**本题要求**
把这篇题解从“题解 | #试卷完成数同比2020年的增长率及排名变化#”开始，一直到“join examination_info using(exam_id)”为止（包括这一句），重新写一遍，并把其中的“做完次数”替换成“完成次数”。

**原文展示**
+++
题解 | #试卷完成数同比2020年的增长率及排名变化#

# V1
# # 2021年上半年各类试卷的做完次数  以及 同比
# # 以及做完次数排名变化，按照增长率📈  和  21年排名降序输出
# # 字段要求：tag\20年做完次数\21年做完次数\同比\20排名\21排名\排名增长数

# # 表一：链接
# with table1 as (
#     select tag,uid,exam_id,submit_time
#     from exam_record left join examination_info using(exam_id)
#     where submit_time is not null 
#     And year(submit_time) between 2020 and 2021
#     AND month(submit_time) between 1 and 6
# ),
# # 表二：按照tag、year进行分类计算
# # 注意点：groupby按照tag、year分组，partition 按照year分组
# # 注意点：排名允许并列且跳过，用rank
# table2 as(
#     select tag,
#     year(submit_time) as start_year,
#     COUNT(submit_time) as exam_cnt,
#     rank()over(partition by year(submit_time) order by count(submit_time) desc) as exam_cnt_rank
#     from table1
#     group by tag,year(submit_time)
+++
**记录数据**
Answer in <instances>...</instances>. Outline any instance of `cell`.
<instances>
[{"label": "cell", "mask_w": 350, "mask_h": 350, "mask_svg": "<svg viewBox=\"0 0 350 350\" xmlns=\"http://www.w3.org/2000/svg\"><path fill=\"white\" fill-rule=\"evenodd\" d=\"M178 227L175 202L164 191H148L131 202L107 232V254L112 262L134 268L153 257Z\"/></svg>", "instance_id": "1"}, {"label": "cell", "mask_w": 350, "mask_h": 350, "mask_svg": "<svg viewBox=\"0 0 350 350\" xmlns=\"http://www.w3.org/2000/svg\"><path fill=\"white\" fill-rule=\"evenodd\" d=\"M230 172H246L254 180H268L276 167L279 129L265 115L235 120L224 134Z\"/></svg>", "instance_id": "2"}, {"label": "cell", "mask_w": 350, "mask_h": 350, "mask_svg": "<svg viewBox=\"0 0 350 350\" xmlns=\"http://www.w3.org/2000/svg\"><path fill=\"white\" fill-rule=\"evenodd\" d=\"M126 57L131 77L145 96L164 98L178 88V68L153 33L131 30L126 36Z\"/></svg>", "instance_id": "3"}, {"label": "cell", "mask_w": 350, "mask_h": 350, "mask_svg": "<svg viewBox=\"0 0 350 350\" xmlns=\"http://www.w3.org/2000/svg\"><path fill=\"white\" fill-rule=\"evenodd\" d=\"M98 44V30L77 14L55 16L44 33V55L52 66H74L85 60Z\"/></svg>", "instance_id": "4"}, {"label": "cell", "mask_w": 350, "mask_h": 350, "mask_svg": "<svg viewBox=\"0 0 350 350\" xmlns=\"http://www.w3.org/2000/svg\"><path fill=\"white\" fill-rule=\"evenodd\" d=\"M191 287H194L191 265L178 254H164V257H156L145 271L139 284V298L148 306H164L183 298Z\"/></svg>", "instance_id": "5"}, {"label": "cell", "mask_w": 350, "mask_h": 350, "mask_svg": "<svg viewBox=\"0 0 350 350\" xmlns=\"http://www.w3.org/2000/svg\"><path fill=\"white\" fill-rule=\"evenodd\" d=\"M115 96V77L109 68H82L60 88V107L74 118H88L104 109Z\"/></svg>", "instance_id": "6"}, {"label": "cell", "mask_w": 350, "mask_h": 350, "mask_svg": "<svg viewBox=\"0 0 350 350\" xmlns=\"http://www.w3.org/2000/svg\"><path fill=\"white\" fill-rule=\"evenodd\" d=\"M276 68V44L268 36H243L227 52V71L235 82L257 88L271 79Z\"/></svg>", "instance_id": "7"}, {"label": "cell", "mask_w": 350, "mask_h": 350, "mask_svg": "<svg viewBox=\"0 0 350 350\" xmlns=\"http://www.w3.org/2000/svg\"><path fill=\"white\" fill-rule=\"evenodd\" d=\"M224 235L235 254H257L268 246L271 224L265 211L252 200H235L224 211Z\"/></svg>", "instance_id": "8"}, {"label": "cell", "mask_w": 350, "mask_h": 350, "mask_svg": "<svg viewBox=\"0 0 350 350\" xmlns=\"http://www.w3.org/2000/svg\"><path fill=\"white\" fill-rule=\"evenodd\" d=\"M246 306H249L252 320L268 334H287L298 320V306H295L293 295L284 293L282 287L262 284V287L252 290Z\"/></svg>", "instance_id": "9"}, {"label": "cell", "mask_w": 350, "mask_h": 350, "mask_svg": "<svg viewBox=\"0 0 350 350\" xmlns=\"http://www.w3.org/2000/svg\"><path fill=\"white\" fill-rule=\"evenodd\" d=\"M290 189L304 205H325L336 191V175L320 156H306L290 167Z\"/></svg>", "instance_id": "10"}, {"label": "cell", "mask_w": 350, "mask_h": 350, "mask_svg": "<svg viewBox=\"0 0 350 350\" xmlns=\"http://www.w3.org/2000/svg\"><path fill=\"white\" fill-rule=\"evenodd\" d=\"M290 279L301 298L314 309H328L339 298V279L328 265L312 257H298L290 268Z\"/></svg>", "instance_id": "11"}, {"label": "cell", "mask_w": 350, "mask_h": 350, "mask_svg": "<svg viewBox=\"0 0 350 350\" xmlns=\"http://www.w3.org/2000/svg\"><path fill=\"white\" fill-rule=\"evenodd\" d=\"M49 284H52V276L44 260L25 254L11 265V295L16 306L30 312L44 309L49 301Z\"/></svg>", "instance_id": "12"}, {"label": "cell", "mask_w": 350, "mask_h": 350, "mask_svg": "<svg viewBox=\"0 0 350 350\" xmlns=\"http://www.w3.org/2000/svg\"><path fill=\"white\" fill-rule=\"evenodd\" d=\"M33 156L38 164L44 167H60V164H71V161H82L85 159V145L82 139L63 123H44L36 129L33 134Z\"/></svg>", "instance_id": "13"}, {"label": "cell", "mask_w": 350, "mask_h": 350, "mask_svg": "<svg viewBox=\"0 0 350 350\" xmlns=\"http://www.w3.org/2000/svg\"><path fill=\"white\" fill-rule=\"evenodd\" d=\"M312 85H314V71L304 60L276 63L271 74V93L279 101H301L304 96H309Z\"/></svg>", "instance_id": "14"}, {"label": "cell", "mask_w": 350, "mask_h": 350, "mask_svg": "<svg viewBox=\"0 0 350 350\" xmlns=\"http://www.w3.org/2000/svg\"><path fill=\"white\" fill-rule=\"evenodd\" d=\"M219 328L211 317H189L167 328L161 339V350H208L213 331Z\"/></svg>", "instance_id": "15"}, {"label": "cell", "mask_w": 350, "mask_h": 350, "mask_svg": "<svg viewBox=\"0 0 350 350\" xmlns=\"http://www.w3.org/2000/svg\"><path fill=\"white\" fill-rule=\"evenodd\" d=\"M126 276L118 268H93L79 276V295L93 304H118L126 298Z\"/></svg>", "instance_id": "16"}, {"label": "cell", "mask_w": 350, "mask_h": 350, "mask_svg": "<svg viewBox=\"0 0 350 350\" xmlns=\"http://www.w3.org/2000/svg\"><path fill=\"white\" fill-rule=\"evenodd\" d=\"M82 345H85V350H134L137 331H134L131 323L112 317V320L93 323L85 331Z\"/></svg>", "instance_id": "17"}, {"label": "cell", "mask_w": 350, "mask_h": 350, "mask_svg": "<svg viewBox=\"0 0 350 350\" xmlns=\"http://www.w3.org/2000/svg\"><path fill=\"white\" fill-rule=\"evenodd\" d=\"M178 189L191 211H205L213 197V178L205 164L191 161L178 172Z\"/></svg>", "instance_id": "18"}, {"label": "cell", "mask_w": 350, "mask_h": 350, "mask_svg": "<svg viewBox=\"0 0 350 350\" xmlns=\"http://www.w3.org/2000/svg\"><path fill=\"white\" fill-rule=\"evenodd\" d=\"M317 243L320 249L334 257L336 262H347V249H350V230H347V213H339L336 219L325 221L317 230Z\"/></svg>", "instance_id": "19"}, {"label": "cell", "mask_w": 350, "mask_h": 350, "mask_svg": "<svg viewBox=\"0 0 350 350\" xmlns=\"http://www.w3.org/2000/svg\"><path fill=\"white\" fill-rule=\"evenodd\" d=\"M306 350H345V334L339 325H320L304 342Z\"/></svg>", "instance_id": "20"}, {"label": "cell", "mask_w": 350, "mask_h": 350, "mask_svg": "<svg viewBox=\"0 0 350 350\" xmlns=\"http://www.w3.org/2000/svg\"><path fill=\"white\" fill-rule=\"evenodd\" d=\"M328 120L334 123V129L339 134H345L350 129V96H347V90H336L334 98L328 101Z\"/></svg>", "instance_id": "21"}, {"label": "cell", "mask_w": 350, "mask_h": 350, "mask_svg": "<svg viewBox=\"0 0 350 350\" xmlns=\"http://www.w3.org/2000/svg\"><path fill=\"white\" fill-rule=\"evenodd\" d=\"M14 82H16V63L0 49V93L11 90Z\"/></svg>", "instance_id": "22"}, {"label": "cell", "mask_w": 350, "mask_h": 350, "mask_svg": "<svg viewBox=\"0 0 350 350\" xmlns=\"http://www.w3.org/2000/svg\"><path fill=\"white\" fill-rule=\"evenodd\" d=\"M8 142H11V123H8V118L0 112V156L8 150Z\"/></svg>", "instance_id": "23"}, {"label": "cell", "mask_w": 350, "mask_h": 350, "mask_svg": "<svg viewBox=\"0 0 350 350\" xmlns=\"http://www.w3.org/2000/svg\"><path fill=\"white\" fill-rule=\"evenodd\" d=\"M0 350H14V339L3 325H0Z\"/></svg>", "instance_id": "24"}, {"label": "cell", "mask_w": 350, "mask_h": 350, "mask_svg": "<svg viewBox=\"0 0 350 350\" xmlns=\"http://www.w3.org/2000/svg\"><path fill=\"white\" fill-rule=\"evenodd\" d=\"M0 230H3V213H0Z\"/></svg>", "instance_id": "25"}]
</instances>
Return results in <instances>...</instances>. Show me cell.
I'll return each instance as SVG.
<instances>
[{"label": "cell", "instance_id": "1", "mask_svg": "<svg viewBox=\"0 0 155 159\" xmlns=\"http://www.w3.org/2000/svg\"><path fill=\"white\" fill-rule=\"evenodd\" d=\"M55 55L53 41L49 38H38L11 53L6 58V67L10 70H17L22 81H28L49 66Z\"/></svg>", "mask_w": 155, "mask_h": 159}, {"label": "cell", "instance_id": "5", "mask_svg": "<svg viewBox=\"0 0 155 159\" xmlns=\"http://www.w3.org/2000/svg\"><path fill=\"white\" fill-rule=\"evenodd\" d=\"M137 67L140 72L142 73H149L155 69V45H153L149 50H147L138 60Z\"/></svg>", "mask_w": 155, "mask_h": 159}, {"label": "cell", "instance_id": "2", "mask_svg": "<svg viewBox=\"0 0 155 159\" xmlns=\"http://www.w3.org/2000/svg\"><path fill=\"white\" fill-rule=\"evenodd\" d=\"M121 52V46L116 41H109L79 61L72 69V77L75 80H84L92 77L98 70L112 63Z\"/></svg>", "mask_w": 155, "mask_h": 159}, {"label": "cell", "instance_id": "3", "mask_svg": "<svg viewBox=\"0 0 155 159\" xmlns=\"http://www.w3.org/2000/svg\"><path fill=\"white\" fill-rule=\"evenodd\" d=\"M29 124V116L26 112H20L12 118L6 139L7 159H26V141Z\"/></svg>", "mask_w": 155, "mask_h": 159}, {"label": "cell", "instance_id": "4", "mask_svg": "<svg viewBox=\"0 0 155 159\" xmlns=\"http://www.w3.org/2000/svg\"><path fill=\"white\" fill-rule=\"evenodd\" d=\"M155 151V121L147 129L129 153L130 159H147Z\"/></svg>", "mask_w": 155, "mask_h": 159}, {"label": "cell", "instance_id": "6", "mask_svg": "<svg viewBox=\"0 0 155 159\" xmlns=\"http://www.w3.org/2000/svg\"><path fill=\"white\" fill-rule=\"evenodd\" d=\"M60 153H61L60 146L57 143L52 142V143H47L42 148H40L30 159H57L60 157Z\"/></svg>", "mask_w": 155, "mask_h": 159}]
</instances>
+++
**书面回答**
题解 | #试卷完成数同比2020年的增长率及排名变化#

# V1
# # 2021年上半年各类试卷的完成次数  以及 同比
# # 以及完成次数排名变化，按照增长率📈  和  21年排名降序输出
# # 字段要求：tag\20年完成次数\21年完成次数\同比\20排名\21排名\排名增长数

# # 表一：链接
# with table1 as (
#     select tag,uid,exam_id,submit_time
#     from exam_record left join examination_info using(exam_id)